**Dokumenttext**

★ ★ ★

Im Budgetkapitel Arbeit, das vorwiegend die Mittel für Arbeitslosengeld und Notstandshilfe sowie für aktive Arbeitsmarktpolitik enthält, sind für das Jahr 2024 Auszahlungen in der Höhe von rund 9,47 Mrd. € veranschlagt. Dem stehen Einzahlungen von rund 9,35 Mrd. € gegenüber, die überwiegend aus den Arbeitslosenversicherungsbeiträgen kommen. Sowohl die Auszahlungen als auch die Einzahlungen sollen damit im Vergleich zum Jahr 2023 ansteigen. Bei den Auszahlungen (2023: 9,27 Mrd. €) wird ein Plus von 199 Mio. € bzw. 2,1 %, bei den Einzahlungen (2023: 8,59 Mrd. €) von 764,4 Mio. € bzw. 8,9 % erwartet, was vor allem auf die gestiegenen Löhne zurückzuführen ist.

★ ★ ★

**Bereitgestellte Angaben**
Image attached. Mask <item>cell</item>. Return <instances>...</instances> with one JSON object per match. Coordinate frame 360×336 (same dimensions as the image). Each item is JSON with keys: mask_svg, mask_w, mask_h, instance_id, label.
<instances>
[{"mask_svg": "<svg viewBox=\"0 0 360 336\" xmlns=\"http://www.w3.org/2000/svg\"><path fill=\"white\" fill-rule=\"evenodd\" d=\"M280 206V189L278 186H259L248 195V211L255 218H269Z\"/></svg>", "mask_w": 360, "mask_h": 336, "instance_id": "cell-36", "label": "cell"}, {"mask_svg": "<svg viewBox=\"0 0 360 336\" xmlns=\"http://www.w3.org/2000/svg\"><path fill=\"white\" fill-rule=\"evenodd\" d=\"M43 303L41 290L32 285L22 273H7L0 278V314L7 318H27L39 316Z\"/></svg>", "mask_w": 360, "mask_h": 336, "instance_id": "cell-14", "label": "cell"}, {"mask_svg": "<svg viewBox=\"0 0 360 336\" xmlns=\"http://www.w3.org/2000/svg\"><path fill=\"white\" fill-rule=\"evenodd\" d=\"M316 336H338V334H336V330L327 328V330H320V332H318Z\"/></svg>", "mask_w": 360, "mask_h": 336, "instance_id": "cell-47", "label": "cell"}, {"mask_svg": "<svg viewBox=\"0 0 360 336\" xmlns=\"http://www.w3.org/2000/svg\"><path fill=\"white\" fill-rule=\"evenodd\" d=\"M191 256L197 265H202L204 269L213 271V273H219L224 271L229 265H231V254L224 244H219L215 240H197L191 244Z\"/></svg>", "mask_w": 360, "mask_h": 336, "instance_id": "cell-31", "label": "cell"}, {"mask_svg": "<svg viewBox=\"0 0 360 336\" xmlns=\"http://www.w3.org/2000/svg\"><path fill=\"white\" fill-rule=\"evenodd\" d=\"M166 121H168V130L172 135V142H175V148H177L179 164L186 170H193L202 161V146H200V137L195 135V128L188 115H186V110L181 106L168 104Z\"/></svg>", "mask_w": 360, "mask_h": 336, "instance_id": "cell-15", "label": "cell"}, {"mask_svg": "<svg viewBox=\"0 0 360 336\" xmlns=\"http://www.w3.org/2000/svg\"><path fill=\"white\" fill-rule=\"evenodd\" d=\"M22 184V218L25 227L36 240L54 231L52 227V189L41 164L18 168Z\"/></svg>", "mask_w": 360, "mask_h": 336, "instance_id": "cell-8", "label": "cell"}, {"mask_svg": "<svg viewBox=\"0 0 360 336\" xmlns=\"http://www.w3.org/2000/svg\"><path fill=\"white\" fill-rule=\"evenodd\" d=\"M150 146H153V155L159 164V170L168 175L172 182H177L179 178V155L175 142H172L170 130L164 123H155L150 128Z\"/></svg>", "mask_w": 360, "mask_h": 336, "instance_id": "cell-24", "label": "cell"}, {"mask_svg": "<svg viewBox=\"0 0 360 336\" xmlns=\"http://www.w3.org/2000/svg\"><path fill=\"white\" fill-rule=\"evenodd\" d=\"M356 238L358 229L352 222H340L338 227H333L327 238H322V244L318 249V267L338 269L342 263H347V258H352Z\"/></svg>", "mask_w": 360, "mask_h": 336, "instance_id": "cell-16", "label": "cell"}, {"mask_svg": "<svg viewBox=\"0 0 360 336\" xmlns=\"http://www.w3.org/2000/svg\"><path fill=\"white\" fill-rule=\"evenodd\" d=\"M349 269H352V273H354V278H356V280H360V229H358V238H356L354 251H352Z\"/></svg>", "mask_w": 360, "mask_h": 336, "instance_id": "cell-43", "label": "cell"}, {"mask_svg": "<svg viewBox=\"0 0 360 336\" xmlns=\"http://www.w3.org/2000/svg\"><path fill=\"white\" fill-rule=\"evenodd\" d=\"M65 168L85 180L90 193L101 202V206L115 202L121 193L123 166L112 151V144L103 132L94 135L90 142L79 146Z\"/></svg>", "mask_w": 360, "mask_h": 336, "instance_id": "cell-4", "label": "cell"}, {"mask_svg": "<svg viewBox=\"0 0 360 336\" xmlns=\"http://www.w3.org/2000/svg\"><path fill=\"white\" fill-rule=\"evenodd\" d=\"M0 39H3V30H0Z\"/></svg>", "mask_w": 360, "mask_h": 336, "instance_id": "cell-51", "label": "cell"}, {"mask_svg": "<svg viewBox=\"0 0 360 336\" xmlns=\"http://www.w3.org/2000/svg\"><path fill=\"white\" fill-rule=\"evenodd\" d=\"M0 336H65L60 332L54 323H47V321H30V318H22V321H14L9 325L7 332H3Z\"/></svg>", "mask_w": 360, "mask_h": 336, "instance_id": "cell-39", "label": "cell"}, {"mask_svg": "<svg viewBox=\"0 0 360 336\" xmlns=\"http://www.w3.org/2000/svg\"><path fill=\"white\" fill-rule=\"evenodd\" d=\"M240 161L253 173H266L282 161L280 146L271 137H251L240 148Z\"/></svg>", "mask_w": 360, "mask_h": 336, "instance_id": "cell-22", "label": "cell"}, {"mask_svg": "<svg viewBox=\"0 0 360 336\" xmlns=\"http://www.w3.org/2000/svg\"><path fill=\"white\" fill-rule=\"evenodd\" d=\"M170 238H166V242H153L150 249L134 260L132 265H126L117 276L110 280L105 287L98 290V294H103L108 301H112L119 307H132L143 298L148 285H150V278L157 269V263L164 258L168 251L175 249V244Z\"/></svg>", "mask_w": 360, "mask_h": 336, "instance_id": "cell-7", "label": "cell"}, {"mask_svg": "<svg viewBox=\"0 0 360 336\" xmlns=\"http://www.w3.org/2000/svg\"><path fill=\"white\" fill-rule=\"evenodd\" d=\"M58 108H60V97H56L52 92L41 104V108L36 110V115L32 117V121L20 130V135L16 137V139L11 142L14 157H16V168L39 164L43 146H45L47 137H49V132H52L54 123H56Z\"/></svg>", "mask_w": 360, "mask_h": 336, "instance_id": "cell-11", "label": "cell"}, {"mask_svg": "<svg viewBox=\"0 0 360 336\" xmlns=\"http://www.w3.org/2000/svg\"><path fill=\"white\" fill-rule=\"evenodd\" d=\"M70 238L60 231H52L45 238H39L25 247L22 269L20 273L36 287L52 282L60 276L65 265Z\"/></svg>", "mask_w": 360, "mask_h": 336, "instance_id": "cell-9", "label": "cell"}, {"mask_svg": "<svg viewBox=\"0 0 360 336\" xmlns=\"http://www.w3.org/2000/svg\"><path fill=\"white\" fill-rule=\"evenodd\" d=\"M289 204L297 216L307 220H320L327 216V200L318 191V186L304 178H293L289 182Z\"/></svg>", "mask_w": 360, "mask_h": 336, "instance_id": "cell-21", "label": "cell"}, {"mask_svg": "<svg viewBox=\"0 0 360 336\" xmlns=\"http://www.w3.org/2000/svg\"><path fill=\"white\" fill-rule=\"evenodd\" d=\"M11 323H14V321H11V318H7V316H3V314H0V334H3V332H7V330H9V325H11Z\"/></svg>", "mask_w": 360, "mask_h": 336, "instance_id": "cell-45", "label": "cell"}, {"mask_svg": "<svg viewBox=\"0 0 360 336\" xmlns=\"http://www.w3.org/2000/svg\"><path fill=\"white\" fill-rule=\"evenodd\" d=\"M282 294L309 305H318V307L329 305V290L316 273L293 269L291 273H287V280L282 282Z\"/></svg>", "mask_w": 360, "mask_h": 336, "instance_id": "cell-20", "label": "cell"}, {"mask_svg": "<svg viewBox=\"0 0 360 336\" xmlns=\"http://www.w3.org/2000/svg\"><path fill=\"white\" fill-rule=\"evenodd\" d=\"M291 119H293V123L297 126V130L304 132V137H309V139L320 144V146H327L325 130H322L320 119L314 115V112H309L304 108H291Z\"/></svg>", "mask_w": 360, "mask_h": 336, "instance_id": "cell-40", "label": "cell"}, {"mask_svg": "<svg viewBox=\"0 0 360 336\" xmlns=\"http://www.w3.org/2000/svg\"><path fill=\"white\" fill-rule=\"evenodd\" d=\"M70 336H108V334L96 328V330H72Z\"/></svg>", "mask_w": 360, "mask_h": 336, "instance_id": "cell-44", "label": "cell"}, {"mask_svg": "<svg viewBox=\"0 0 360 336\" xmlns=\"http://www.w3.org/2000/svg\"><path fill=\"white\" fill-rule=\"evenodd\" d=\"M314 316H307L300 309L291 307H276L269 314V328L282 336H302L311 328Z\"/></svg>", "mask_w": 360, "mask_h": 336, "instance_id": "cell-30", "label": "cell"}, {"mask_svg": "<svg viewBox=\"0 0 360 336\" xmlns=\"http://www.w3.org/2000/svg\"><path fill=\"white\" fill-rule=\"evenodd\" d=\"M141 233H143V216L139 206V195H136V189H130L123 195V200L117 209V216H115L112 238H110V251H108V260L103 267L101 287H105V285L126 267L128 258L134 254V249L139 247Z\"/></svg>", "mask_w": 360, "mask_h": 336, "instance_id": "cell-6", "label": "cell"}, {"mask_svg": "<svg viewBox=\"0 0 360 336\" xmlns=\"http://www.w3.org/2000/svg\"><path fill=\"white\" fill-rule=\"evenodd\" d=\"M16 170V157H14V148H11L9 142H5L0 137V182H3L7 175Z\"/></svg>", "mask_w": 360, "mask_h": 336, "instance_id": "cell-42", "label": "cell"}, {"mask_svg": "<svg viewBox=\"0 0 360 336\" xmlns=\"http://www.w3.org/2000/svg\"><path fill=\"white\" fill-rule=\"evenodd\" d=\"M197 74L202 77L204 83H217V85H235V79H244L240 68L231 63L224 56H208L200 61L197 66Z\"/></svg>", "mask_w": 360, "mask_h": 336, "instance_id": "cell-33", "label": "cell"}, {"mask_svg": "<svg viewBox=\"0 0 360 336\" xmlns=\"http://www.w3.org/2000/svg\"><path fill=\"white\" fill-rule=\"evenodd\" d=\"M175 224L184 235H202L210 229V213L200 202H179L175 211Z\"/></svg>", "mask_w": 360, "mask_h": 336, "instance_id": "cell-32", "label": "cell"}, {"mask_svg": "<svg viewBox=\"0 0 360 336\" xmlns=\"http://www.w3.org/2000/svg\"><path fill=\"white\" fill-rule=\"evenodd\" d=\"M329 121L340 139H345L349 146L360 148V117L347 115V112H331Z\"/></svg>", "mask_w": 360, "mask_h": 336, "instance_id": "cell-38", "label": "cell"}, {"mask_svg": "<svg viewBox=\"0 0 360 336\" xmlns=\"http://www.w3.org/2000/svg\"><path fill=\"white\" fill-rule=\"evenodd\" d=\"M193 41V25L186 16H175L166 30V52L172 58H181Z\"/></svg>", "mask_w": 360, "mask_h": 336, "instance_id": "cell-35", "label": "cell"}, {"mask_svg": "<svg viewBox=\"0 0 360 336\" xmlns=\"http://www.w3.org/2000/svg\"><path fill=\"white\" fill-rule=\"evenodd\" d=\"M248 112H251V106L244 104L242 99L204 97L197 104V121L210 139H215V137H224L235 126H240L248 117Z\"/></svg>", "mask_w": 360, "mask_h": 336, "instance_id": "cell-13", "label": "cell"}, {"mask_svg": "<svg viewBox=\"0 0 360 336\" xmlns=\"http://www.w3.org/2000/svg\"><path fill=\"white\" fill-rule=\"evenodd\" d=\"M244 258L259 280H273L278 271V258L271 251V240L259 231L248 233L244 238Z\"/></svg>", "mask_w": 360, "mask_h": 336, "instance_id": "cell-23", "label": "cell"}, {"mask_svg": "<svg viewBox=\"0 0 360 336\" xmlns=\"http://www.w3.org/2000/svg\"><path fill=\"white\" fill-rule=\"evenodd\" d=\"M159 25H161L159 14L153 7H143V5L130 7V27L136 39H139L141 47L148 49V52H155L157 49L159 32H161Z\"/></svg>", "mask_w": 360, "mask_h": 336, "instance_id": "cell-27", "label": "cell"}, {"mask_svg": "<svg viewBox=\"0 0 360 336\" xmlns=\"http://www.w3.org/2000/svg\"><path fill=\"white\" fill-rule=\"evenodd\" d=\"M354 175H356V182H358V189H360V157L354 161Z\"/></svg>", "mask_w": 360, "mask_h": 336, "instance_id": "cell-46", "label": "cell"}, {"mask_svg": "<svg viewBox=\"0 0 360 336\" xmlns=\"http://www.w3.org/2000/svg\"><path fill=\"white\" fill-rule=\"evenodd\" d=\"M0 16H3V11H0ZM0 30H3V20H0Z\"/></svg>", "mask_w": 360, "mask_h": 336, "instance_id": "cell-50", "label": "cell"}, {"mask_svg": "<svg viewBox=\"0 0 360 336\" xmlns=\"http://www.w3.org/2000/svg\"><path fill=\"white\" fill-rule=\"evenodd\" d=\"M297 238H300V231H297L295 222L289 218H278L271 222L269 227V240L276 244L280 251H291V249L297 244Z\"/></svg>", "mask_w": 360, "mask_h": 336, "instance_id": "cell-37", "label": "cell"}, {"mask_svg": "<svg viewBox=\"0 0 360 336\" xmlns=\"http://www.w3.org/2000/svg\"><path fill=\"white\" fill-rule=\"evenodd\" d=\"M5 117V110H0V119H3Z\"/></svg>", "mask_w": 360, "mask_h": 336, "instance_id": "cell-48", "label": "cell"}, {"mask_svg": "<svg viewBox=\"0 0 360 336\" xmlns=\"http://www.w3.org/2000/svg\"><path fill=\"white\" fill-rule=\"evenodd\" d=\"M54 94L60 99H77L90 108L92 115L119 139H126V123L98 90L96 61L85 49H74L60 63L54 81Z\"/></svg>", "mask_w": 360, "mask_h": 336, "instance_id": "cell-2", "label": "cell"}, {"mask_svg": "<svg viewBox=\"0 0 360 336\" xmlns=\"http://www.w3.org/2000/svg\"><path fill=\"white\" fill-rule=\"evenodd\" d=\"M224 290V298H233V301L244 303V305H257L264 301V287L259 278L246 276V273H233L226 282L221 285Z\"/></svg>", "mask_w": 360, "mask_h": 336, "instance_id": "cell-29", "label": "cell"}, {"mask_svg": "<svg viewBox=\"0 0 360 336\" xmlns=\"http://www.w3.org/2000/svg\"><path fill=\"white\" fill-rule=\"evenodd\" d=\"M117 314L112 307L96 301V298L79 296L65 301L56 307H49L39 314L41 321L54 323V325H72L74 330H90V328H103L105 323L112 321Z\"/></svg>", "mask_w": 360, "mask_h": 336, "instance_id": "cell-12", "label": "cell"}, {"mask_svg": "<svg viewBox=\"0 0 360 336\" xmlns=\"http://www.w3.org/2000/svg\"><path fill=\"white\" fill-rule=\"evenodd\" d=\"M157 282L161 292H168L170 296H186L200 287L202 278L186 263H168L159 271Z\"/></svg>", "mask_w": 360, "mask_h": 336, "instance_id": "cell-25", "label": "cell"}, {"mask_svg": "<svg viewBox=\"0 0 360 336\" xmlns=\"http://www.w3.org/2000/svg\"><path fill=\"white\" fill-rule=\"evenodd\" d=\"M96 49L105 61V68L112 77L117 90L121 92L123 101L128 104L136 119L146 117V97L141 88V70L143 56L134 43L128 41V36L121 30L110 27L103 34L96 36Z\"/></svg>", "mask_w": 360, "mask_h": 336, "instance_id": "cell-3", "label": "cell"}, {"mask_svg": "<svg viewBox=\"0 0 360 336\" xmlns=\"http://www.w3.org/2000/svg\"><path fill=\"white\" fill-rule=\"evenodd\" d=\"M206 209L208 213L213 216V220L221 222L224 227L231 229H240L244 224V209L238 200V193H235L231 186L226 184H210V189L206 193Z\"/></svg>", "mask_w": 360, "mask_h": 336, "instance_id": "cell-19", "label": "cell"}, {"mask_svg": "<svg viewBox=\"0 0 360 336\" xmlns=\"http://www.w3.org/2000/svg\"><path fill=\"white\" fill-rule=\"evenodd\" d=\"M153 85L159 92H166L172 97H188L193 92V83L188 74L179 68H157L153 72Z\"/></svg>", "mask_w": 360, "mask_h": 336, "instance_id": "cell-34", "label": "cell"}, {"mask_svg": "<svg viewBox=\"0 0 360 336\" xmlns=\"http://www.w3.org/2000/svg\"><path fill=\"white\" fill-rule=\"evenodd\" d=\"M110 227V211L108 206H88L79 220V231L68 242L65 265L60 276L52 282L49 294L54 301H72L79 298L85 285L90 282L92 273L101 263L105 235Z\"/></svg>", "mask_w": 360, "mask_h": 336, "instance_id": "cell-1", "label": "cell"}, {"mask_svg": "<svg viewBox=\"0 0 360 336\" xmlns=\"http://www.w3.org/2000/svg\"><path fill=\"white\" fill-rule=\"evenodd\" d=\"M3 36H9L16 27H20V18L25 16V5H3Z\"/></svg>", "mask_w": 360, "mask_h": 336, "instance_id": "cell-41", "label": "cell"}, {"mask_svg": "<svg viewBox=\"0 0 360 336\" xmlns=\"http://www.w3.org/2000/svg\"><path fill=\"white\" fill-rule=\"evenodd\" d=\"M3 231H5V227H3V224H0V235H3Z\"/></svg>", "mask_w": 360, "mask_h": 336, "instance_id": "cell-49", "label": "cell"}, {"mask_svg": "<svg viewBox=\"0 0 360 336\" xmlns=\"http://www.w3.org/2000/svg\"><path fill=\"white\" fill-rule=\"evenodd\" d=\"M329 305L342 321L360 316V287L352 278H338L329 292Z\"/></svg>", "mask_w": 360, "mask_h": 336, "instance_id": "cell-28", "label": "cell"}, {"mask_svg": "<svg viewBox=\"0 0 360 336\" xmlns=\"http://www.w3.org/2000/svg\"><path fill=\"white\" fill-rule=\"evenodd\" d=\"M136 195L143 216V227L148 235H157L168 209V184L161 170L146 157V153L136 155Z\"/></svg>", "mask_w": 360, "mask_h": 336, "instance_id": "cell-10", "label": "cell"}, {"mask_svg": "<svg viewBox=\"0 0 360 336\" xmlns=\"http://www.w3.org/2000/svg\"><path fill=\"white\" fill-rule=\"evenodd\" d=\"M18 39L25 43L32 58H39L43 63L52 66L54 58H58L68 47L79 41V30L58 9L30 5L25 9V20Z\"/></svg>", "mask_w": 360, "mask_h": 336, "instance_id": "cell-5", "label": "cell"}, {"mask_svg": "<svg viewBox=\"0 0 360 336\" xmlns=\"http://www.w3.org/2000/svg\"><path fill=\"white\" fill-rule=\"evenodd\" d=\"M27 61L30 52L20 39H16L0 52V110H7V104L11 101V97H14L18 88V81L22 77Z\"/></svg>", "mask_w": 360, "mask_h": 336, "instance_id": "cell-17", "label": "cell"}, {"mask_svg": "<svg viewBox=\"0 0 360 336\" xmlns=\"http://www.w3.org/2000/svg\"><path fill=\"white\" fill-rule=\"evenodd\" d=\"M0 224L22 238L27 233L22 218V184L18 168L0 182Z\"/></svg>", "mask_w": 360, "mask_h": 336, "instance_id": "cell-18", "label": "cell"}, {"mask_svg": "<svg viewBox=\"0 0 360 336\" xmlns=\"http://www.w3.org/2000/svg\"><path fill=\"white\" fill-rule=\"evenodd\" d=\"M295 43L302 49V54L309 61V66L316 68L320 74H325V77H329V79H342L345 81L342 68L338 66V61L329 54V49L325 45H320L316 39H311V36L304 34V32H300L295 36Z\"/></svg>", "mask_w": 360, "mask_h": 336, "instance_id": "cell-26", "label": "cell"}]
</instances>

★ ★ ★

**Aufgabenstellung**
Gib aus dem Text zum Budgetkapitel Arbeit den Abschnitt wortgetreu aus, der mit den Worten "Im Budgetkapitel Arbeit, das" beginnt und nach "Löhne zurückzuführen ist." endet.

**Bearbeitete Aufgabe**
Im Budgetkapitel Arbeit, das vorwiegend die Mittel für Arbeitslosengeld und Notstandshilfe sowie für aktive Arbeitsmarktpolitik enthält, sind für das Jahr 2024 Auszahlungen in der Höhe von rund 9,47 Mrd. € veranschlagt. Dem stehen Einzahlungen von rund 9,35 Mrd. € gegenüber, die überwiegend aus den Arbeitslosenversicherungsbeiträgen kommen. Sowohl die Auszahlungen als auch die Einzahlungen sollen damit im Vergleich zum Jahr 2023 ansteigen. Bei den Auszahlungen (2023: 9,27 Mrd. €) wird ein Plus von 199 Mio. € bzw. 2,1 %, bei den Einzahlungen (2023: 8,59 Mrd. €) von 764,4 Mio. € bzw. 8,9 % erwartet, was vor allem auf die gestiegenen Löhne zurückzuführen ist.